One long held view in disability studies is that the industrial revolution and factory labor created disability. Bodies had to fit the factories. Broken bodies were useless. Enter asylums for warehousing the cripples.
The biggest problem with this is its essentialism. Bodies drift in and out of public space, or to put it another way, whatever we mean by private space was always disabled. Maternity space, death bed space, sick room space, blind space, deaf space, lame space, autistic spaces—all were nearly permanent, atavistic, dating back to the origins of humankind. Reading the ancient genome we see astonishing numbers of disabled. They were our forebears. Our brothers and sisters. They lived together. Personal space, tribal space, was always disability space.
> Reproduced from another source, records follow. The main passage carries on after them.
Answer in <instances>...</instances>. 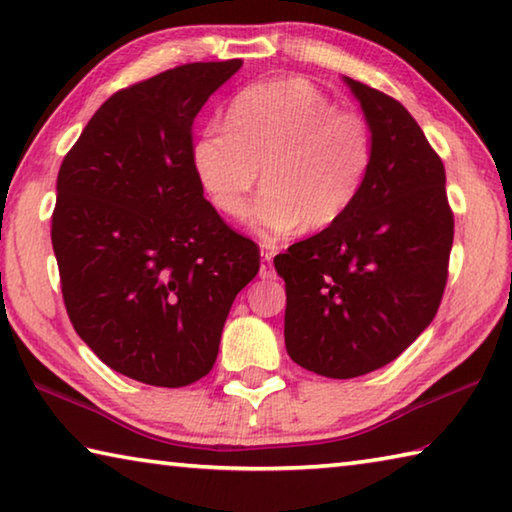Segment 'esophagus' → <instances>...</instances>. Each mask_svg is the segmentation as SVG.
<instances>
[{
	"mask_svg": "<svg viewBox=\"0 0 512 512\" xmlns=\"http://www.w3.org/2000/svg\"><path fill=\"white\" fill-rule=\"evenodd\" d=\"M273 250H262V268H259V275L264 277V280H273L275 277V271H273V266H271V262H273Z\"/></svg>",
	"mask_w": 512,
	"mask_h": 512,
	"instance_id": "34e87169",
	"label": "esophagus"
}]
</instances>
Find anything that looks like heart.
<instances>
[{
    "instance_id": "b5f03b06",
    "label": "heart",
    "mask_w": 512,
    "mask_h": 512,
    "mask_svg": "<svg viewBox=\"0 0 512 512\" xmlns=\"http://www.w3.org/2000/svg\"><path fill=\"white\" fill-rule=\"evenodd\" d=\"M225 121L198 135L194 167L230 219L248 214L264 167L266 192L253 210L262 239L332 228L359 201L375 164V131L363 112L339 108L311 81L289 76L248 85Z\"/></svg>"
}]
</instances>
This means that industrial space, capitalist space is a perversion of human geography in which the disabled are stigmatized. If there could be a slogan for this it would be: “Don’t stay home with your crippled brother/mother/father/sister….come on down to the factory and throw away your heart for money.” Another way to say it is: “Novelty beats traditional suffering.”
You can get away with a view like this if you believe in the accumulation of capital.
You can get away with a view like this if you believe in Marx.
You cannot get away with “novelty beats traditional suffering” if you acknowledge suffering.
The man from Porlock is here. My doorbell is ringing.